Esa fue su gran diferencia y su gran paradoja: sin diferenciarse aparentemente nada de las demás, supo amar a Dios con toda el alma en lo de todos los días, en lo más escondido, en lo más pequeño. Y así, casi sin que nadie se diese cuenta, fue haciendo de su vida un dibujo maravilloso compuesto de "pequeñas cosas", bordadas humildemente, al filo de cada día, con el hilo del Amor. Llegó a la santidad por "el camino seguro" del que hablaba el Fundador del Opus Dei: "por la humillación, hasta la Cruz; desde la Cruz, con Cristo a la Gloria inmortal del Padre".

Este fue el mensaje de Montse: un mensaje profundamente actual, porque existe cierto paganismo contemporáneo que -como escribía Mons. Alvaro del Portillo, actual Prelado del Opus Dei- "se caracteriza por la búsqueda de bienestar material a cualquier coste, y por el correspondiente olvido -mejor sería decir miedo, auténtico pavor- de todo lo que pueda causar sufrimiento. Con esta perspectiva, palabras como Dios, pecado, cruz, mortificación, vida eterna..., resultan incomprensibles para gran cantidad de personas, que desconocen su significado y su contenido".

Toda la vida de Montse -tan atractiva por sus gustos, por sus aficiones, por su talante humano-, fue una profundización amorosa en el misterio de la Cruz; un encuentro con Dios en esas menudencias caseras, casi intrascendentes de la vida cotidiana, en las que rebosa -como recordaba el Beato Josemaría Escrivá- toda la trascendencia de Dios si se hacen cara a El.

Toda la vida de Montse rezuma sencillez: en su modo de vestir, de hablar, y de hacer apostolado. Y también en el modo de mortificarse. Es cierto que había metido debajo del colchón un postigo, para poner en el descanso la sal de la mortificación. En los Artículos y Posiciones de su Proceso se lee que todos los días, excepto los festivos, llevaba un cilicio durante varias horas y usaba las disciplinas semanalmente. Vivió la mortificación corporal, como tantos hombres y mujeres santos. Pero donde Montse se mortificó fundamentalmente -y eso es lo propio del espíritu del Opus Dei- fue en lo pequeño.

A esas "mortificaciones pequeñas" se les suele dar poca importancia, quizá por la propensión humana hacia lo aparatoso, por cierta tendencia a considerar la lucha por la santidad de un modo un tanto "operístico", cinematográfico casi. Por esa razón, sonreír cuando no apetece, entregarle a Dios una pequeña ilusión o cambiar de planes sin hacer un drama, parecen eso: menudencias. Se olvida que nuestra vida está tejida con miles de menudencias. Y que precisamente en esas menudencias -callar, sonreír, aunque cueste- nos espera Dios.

Instrucciones: Copia literalmente el fragmento del texto sobre Montse que va desde "Toda la vida de Montse -tan" hasta "hacen cara a El.".

Datos proporcionados:
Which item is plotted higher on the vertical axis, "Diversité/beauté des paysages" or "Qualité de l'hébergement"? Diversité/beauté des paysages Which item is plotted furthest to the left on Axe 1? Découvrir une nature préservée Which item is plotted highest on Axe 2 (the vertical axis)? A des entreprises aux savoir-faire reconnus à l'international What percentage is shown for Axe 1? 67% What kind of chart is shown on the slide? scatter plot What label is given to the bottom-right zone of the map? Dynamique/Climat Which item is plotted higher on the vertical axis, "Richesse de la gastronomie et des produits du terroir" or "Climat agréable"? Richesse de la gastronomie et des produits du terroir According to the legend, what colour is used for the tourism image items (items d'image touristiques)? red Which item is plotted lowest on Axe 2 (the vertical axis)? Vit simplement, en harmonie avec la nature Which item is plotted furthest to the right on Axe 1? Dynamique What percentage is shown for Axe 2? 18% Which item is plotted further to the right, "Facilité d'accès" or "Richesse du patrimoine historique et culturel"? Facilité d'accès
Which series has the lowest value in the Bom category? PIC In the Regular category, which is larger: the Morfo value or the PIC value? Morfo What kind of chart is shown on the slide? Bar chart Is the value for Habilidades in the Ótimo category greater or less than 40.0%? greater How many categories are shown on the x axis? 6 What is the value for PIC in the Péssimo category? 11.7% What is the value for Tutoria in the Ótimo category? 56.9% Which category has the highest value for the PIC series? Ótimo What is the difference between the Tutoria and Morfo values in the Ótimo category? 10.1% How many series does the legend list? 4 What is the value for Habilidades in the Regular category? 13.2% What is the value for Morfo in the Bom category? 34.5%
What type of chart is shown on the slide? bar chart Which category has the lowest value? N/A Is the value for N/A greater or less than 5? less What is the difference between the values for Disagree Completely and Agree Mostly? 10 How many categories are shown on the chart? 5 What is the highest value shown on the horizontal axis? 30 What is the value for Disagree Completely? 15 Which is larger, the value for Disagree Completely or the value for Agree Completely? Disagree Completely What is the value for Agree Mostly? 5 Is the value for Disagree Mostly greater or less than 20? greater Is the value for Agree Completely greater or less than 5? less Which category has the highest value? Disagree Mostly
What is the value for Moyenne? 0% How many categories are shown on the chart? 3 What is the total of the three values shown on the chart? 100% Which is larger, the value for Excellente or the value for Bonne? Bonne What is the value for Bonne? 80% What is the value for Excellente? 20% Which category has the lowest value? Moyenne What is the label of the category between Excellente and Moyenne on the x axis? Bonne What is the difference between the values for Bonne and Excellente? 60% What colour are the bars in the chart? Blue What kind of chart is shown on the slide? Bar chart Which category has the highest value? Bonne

Respuesta:
Toda la vida de Montse -tan atractiva por sus gustos, por sus aficiones, por su talante humano-, fue una profundización amorosa en el misterio de la Cruz; un encuentro con Dios en esas menudencias caseras, casi intrascendentes de la vida cotidiana, en las que rebosa -como recordaba el Beato Josemaría Escrivá- toda la trascendencia de Dios si se hacen cara a El.